A devious argument is that post 9/11 and post Mumbai’s 2008 attacks India and the West, in this case the US, have suffered due to a common enemy. This is a complete lie that is buffered by the Indian elite who flaunted their Taj Hotel and marketed what they saw as the destruction of the country’s progress. It was a shameless attempt at empathy and identification with the Twin Towers, the Manhattan skyline already familiar to Indians through a few upmarket Bollywood films. At last, we had internationalised our sorrow and found a common opponent. The Islamist. This wiped out India’s 16 million Muslims, who had to play quasi nationalists, since real nationalism had been barricaded.
This terrorist attack whitewashed the Bombay riots of 1992-93 and of Gujarat in 2002, both with the connivance of Hindutva political groups that got propped up following such acts.
It is quite disingenuous that Breivik, while admired in the silent chambers of xenophobic thought, is projected as mad. It is disconcerting to note that this terrorist is in the mainstream projected as a “gunman” and as one report said a “paranoid warrior”.
His lawyer, Geir Lippestad, believes, “This whole case indicates that he’s insane. He believes that he’s in a war and that when you’re in a war you can do things like that without pleading guilty.” Worse, he could be seen as clinically insane and not be jailed at all because he “has a view on reality that is very, very difficult to explain”.

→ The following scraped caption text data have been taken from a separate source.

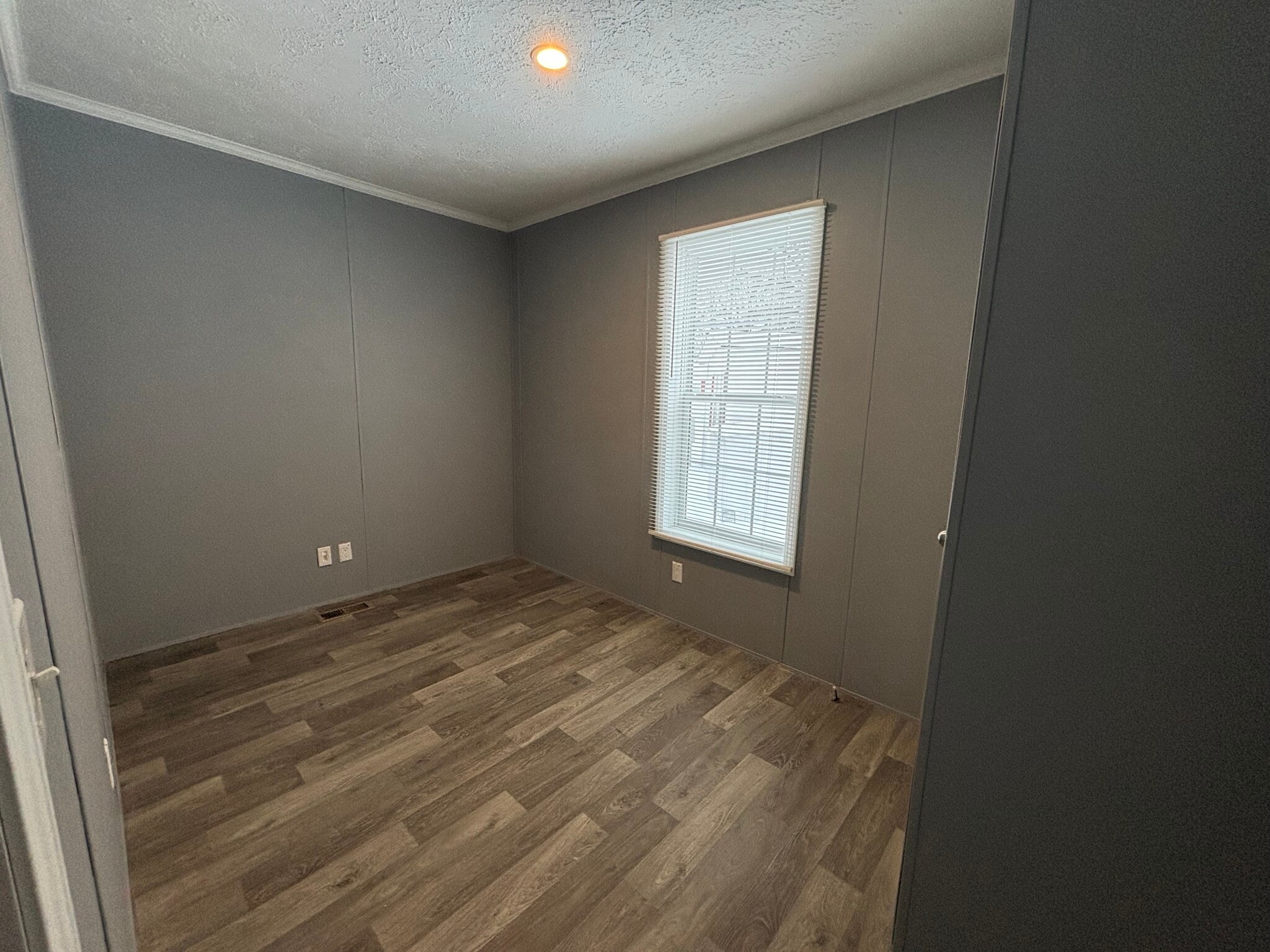 Building Photo - 57 Third St. Unit 57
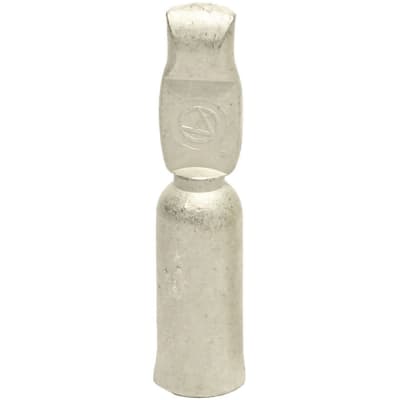 anderson-power-products-1307-bk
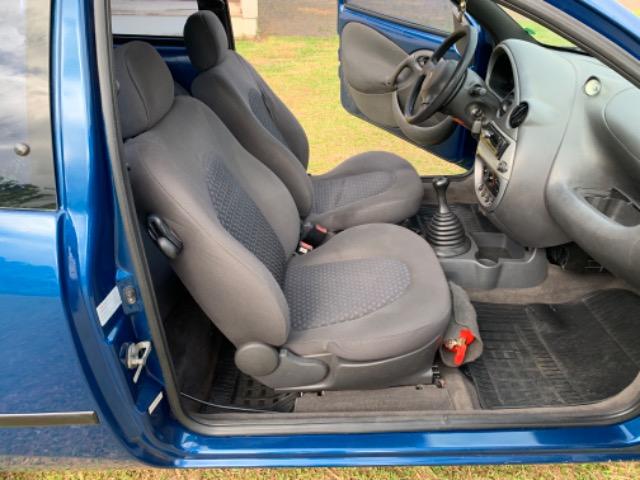 Ford ka completo 1.0 - Foto 4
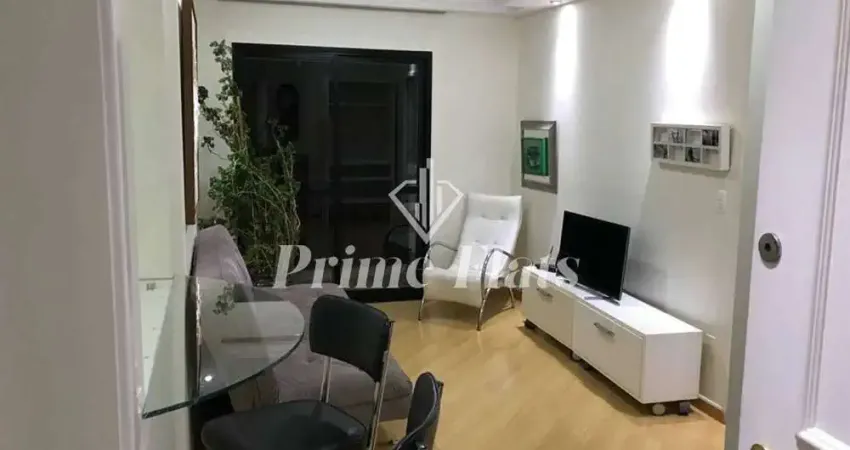 Flat disponível para locação no estanconfor moema, com 37m², 1 dormitórios e 1 vaga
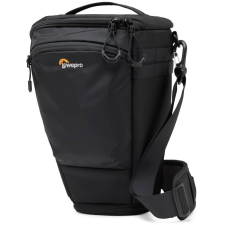 Lowepro ProTactic TLZ 75 Pro AW III fotós táska, koffer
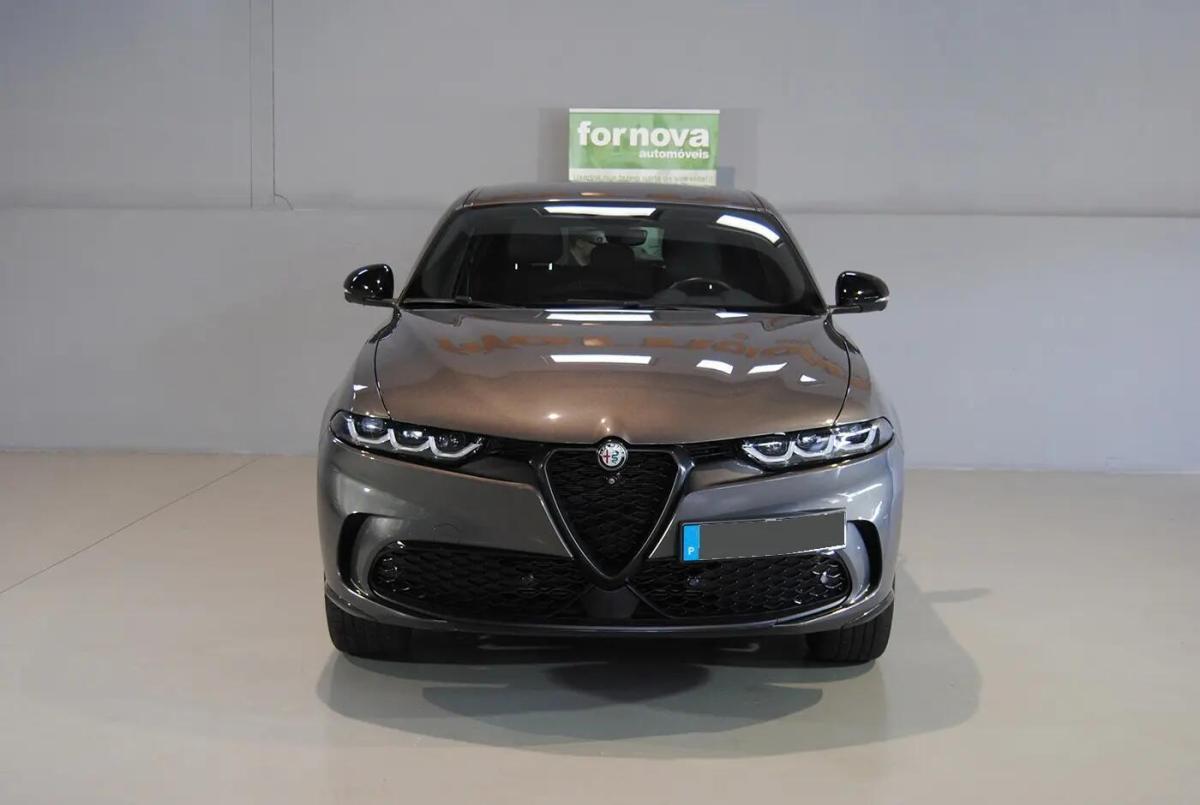alfa-romeo-tonale-2023-hibrido-a-gasolina-1332cc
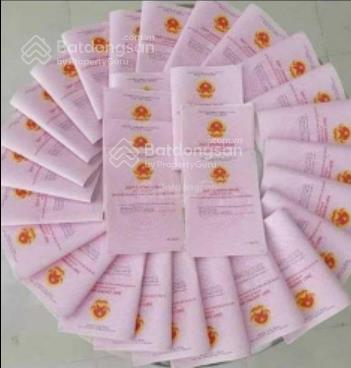 Chủ gửi riêng vp nhà đất đức long bán lô đất nền cienco5, mê linh, hn  mua là lời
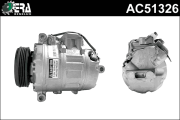 AC51326 ERA Benelux kompresor klimatizácie AC51326 ERA Benelux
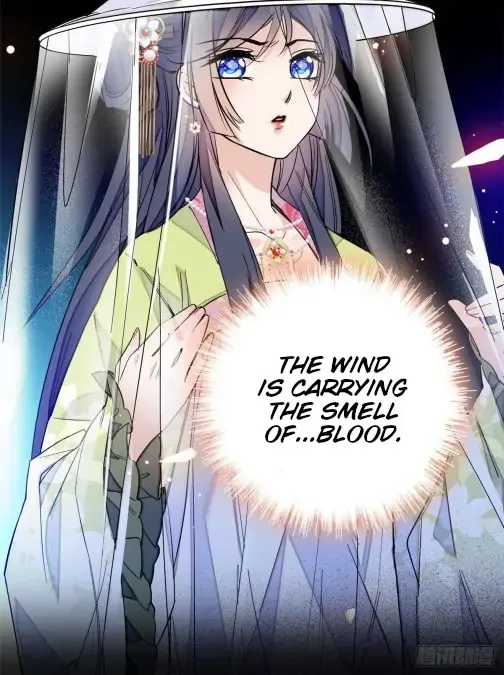 Sijin Chapter 66 Online - página 23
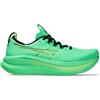 Asics Gel Nimbus 28, Verde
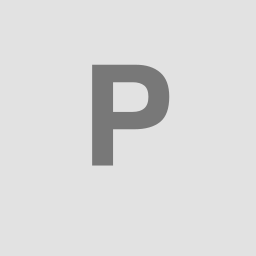 Palm Beach County Water FL logo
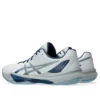 Sky Elite FF 3 « White Dolphin Grey »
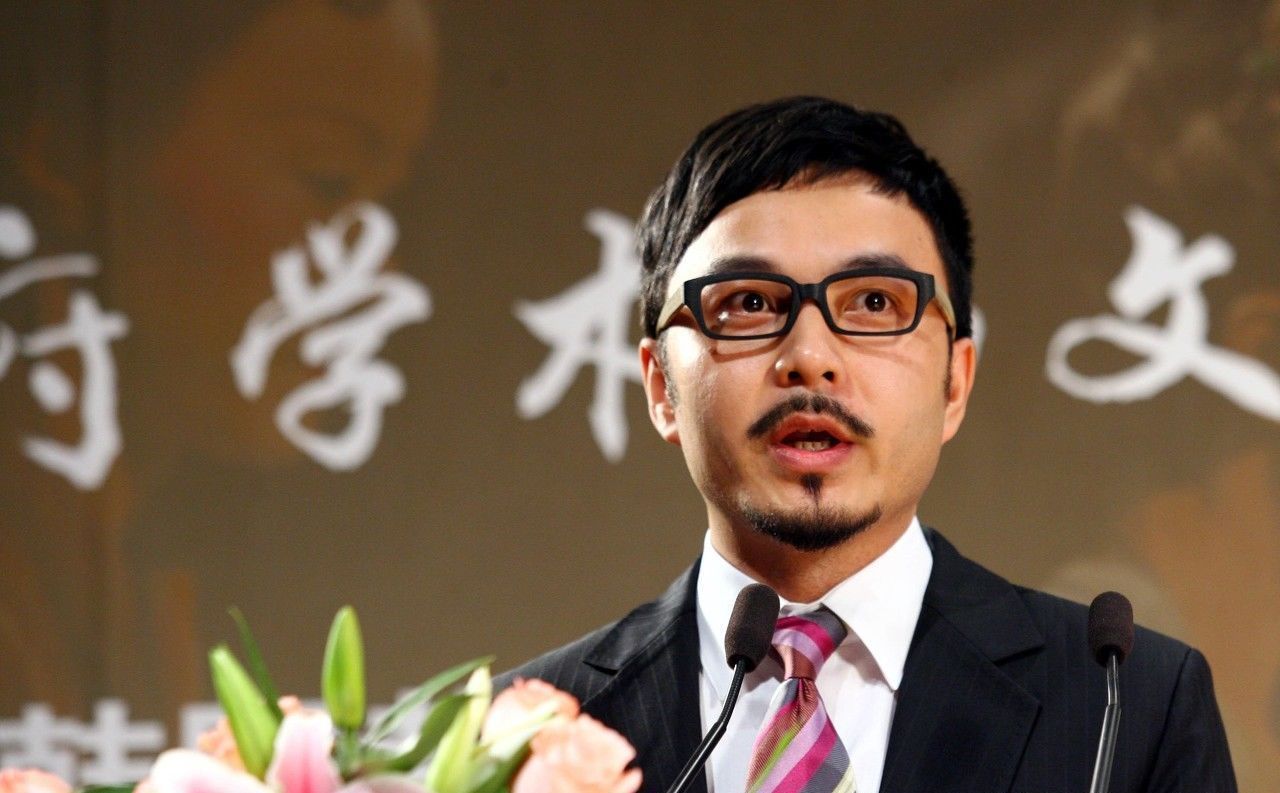 西安學(xué)歷提升機(jī)構(gòu)有哪些_西安學(xué)歷提升_西安市學(xué)歷提升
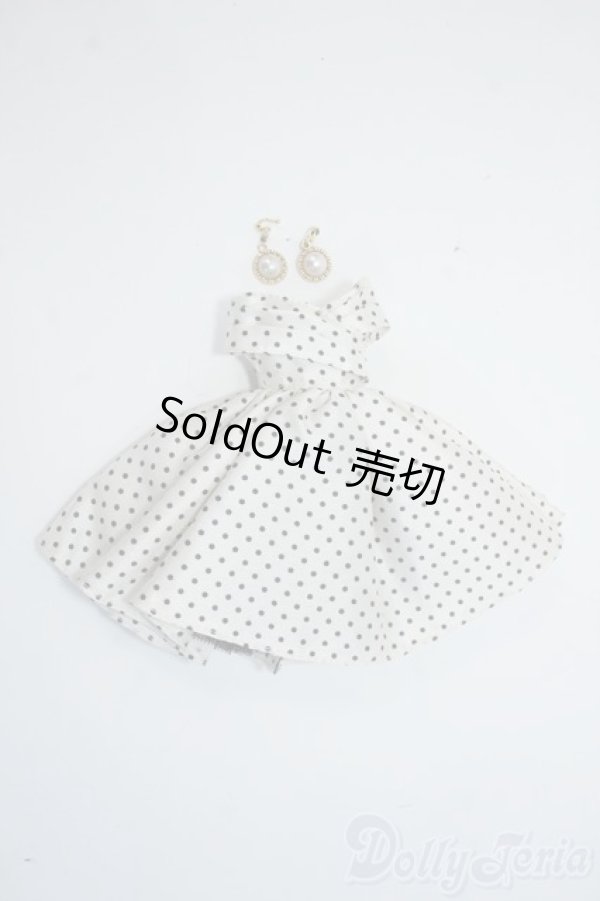 画像1: ネオブライス/リーディングレディルーシー Y-25-06-18-212-YD-ZY (1)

Any act of terror is difficult to explain because it is not rational, much like a belief system. You do not know anything about god or the afterlife, and yet there are millions of devotees across the world. Breivik could well have been sitting at the feet of a levitating guru in the many yoga centres that have sprouted in the West. He chose a more violent method to project his virulence. This itself proves that he operated as a lone wolf but made sure that he aligned himself with the right groups. Unintentionally, he has exposed the world to phobias that live off phobias.